Why I don’t want to meet them.

I don’t think I would like to meet a supermodel in person. I heard Claudia Schiffer was six feet two. They are out of human scale, which is appropriate for plastic imagos meant to expand and contract to fit any magazine, medium, or runway format. But if I did meet Linda Evangelista, I would like to trade dieting tips, and to ask her if she preferred the Stairmaster or the Lifecycle. If we ate together, I’d quiz her on the calorie-count of everything we consumed. Of course this is absurd because we all suspect that the supermodels look that way due to genetics and probably live blithely on junk food and chocolate, smoke their heads off, and when they’re not being paid a million dollars to be made up, lie around in a glamour trance or go out and traumatize people with their mute biological windfall. It’s like they won genetic Lotto and exist to remind the rest of the population to buy cosmetics and magazines. I’m sure supermodels at a party are a traumatic presence—a blotch.

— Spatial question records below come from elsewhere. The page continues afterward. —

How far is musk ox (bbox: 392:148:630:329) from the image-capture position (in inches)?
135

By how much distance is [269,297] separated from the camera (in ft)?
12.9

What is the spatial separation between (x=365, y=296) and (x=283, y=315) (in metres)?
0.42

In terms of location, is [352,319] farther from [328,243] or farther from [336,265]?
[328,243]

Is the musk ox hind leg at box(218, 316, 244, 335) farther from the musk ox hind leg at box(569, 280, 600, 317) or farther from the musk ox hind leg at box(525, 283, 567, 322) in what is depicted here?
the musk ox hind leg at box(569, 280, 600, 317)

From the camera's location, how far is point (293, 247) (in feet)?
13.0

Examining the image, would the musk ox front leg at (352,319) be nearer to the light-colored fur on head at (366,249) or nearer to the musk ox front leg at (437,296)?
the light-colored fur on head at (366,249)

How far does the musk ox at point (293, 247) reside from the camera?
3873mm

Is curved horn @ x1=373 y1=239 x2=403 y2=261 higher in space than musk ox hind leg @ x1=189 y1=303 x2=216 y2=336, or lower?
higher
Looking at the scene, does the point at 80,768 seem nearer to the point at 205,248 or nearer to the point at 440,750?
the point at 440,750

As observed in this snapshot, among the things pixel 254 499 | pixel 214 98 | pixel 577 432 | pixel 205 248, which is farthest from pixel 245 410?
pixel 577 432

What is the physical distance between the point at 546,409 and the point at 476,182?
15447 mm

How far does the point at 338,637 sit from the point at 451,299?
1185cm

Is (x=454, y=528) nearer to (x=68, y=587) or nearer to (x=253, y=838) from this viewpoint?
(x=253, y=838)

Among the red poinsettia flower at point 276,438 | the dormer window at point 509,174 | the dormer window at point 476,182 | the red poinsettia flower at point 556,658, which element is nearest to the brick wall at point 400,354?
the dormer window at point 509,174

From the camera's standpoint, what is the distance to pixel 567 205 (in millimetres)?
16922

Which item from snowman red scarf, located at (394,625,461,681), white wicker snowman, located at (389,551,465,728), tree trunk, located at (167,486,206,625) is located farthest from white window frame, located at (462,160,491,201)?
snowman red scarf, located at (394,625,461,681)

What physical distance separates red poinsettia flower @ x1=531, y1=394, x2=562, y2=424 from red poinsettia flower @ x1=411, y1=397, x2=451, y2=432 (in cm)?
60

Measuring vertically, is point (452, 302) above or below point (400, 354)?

There’s a new commercial out for some kind of non-Gap jeans. There’s a boy one and a girl one: it’s a series of clips of the model hanging out looking fabulous and saying things like “I hate a bad hair day” and “I think I look tough in jeans....” The girl model changes her cappuccino order three times, as if this were sure evidence of her character flaws. The boy model looks “tough,” plays topless with a toy airplane, and emits fartlike aerodynamic sounds. He announces, “I have two goals: to find a perfectly versatile hairstyle and be an airline pilot.” The caption reads, “Look like a model, but don’t think like one.” The new kinder gentler commercial uses the model as object cause of desire and then reassures us that we are superior to it—so we won’t be too depressed to shop. Interpellating the abject consumer who usually both looks and feels less cute than the ad, the advertiser is trying to aggravate and fluff up the consumer ego at the same time, by playing on our assumption that the cute outside of the model is inhabited by a stupid inner life—emotionally impoverished, intellectually null, and incapable of sustaining a conversation about anything but personal hygiene. But the worst thing would be if these supermodels were actually nice people. And even interesting. Then you’d have to make sense out of a human subjectivity trapped inside this traumatizing, dazzling package—and deal with the total contingency and complexity of life. . . . Like Christy Turlington telling me something I don’t already know about Proust. What! That’s why I don’t want to meet them.

Rhonda Lieberman is a writer and critic. She teaches at the School of the Art Institute of Chicago.